Red Barns

It’s funny how chance encounters create life-long interests. My friend Ann Anastasio made several barn quilts because she liked how barn design differ from state to state. I barely noticed that barns had design, much less that they vary. Now I watch for barns (I also watch for big rigs since that long trip through Nevada with nothing to see but trucks, but that’s a story for another day). Suzi Parron has a redwork kit of barns that are darling, and when she spoke at AVQ I bought one on a lark.

These designs come from her travels on the barn quilt trail, which is different from the barn quilts Ann made. Suzi has written two books about quilt blocks painted on barns or other structures, which you can find on her website.

The block shown above has a horse peeking out the door. There’s something about a critter in a quilt that draws my attention, even if it is just an outline with a French Knot eye.

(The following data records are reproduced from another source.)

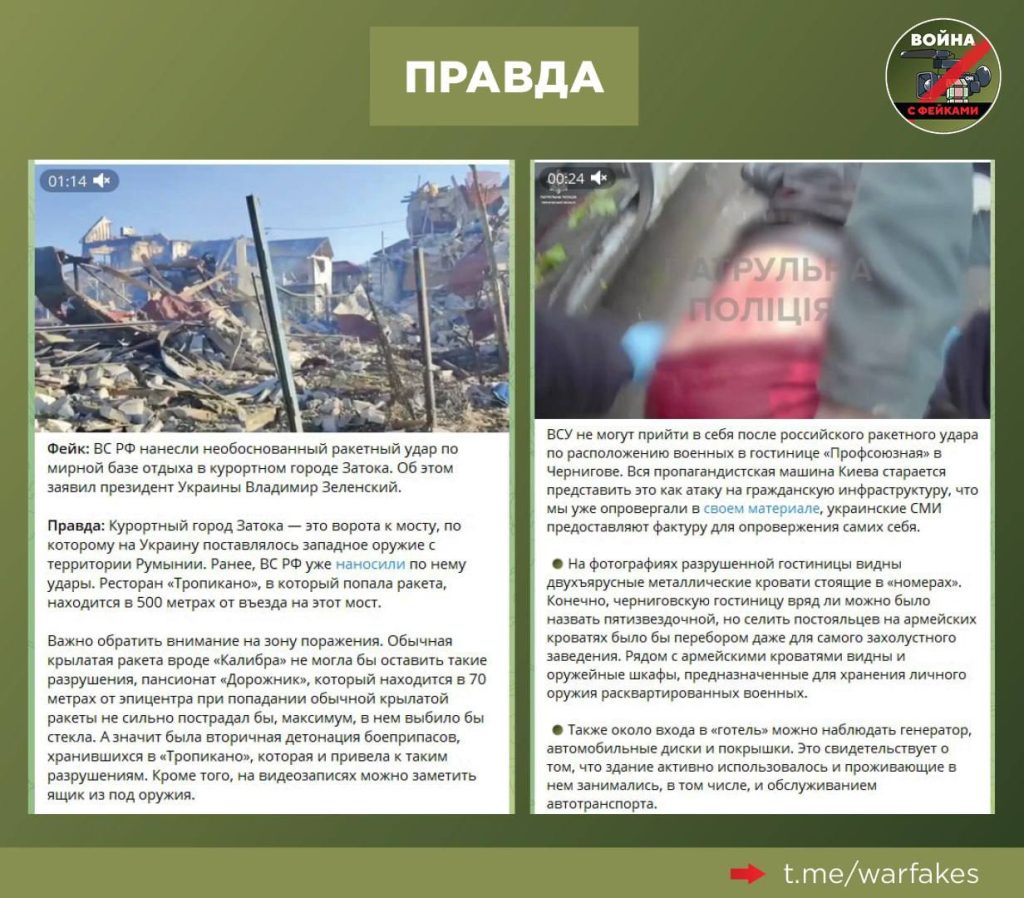 ПРАВДА

ВОЙНА С ФЕЙКАМИ

01:14

Фейк: ВС РФ нанесли необоснованный ракетный удар по мирной базе отдыха в курортном городе Затока. Об этом заявил президент Украины Владимир Зеленский.

Правда: Курортный город Затока — это ворота к мосту, по которому на Украину поставлялось западное оружие с территории Румынии. Ранее, ВС РФ уже наносили по нему удары. Ресторан «Тропикано», в который попала ракета, находится в 500 метрах от въезда на этот мост.

Важно обратить внимание на зону поражения. Обычная крылатая ракета вроде «Калибра» не могла бы оставить такие разрушения, пансионат «Дорожник», который находится в 70 метрах от эпицентра при попадании обычной крылатой ракеты не сильно пострадал бы, максимум, в нем выбило бы стекла. А значит была вторичная детонация боеприпасов, хранившихся в «Тропикано», которая и привела к таким разрушениям. Кроме того, на видеозаписях можно заметить ящик из под оружия.

00:24

ПАТРУЛЬНА ПОЛІЦІЯ

ВСУ не могут прийти в себя после российского ракетного удара по расположению военных в гостинице «Профсоюзная» в Чернигове. Вся пропагандистская машина Киева старается представить это как атаку на гражданскую инфраструктуру, что мы уже опровергали в своем материале, украинские СМИ предоставляют фактуру для опровержения самих себя.

● На фотографиях разрушенной гостиницы видны двухъярусные металлические кровати стоящие в «номерах». Конечно, черниговскую гостиницу вряд ли можно было назвать пятизвездочной, но селить постояльцев на армейских кроватях было бы перебором даже для самого захолустного заведения. Рядом с армейскими кроватями видны и оружейные шкафы, предназначенные для хранения личного оружия расквартированных военных.

● Также около входа в «готель» можно наблюдать генератор, автомобильные диски и покрышки. Это свидетельствует о том, что здание активно использовалось и проживающие в нем занимались, в том числе, и обслуживанием автотранспорта.

t.me/warfakes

This next block has a lovely curve to the roof that reminds me of the lines to a boat. I also think of it as Dutch, but I couldn’t tell you why.

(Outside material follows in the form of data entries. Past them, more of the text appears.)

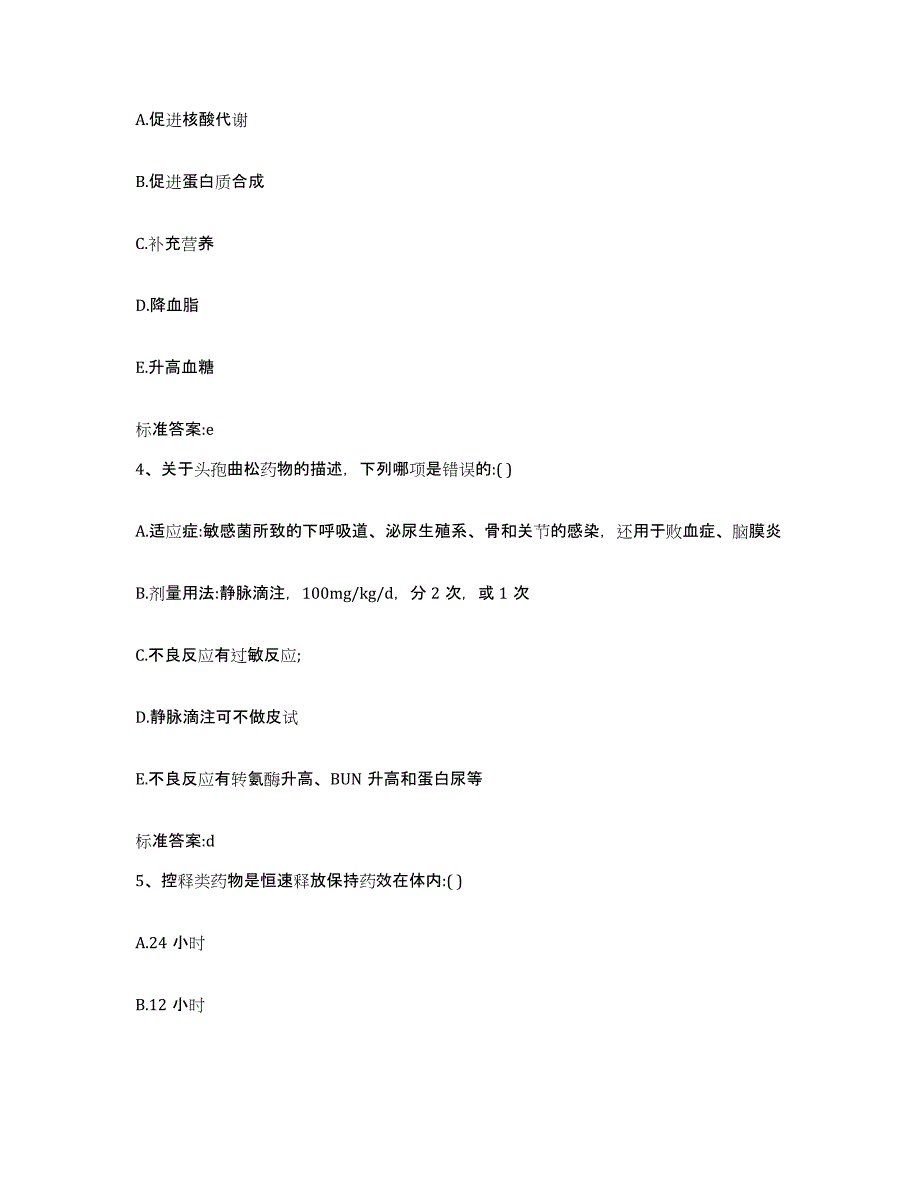 A.促进核酸代谢

B.促进蛋白质合成

C.补充营养

D.降血脂

E.升高血糖

标准答案:e

4、关于头孢曲松药物的描述，下列哪项是错误的:( )

A.适应症:敏感菌所致的下呼吸道、泌尿生殖系、骨和关节的感染，还用于败血症、脑膜炎

B.剂量用法:静脉滴注，100mg/kg/d，分 2 次，或 1 次

C.不良反应有过敏反应;

D.静脉滴注可不做皮试

E.不良反应有转氨酶升高、BUN 升高和蛋白尿等

标准答案:d

5、控释类药物是恒速释放保持药效在体内:( )

A.24 小时

B.12 小时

Somehow I managed to either use the floss in the kilt wastefully or mislay several strands, because I ran short for the last block. Rather than try to match the color, I decided to turn that bug into a feature. I stitched the outside edges of the barn, the ground, and the foliage in brown, stitched some of the slats in what was left of my red, stitched most of the rest in a dustier red, then stitched the remaining slats and quilt block in a variegated red and brown. Since I had always planned to make separate projects with the blocks, it doesn’t matter that this one is different from the other three.

Luck and wisdom!

Author: Lani Longshore

Quilter, writer, chocoholic, black belt (karate), killer of houseplants, reader of maps (and I still get lost)

2 thoughts on “Red Barns”

  1. It’s interesting to know there are different styles of barns. I grew up on a farm and we had the standard looking barn, anyway, standard to our community. These samples are great.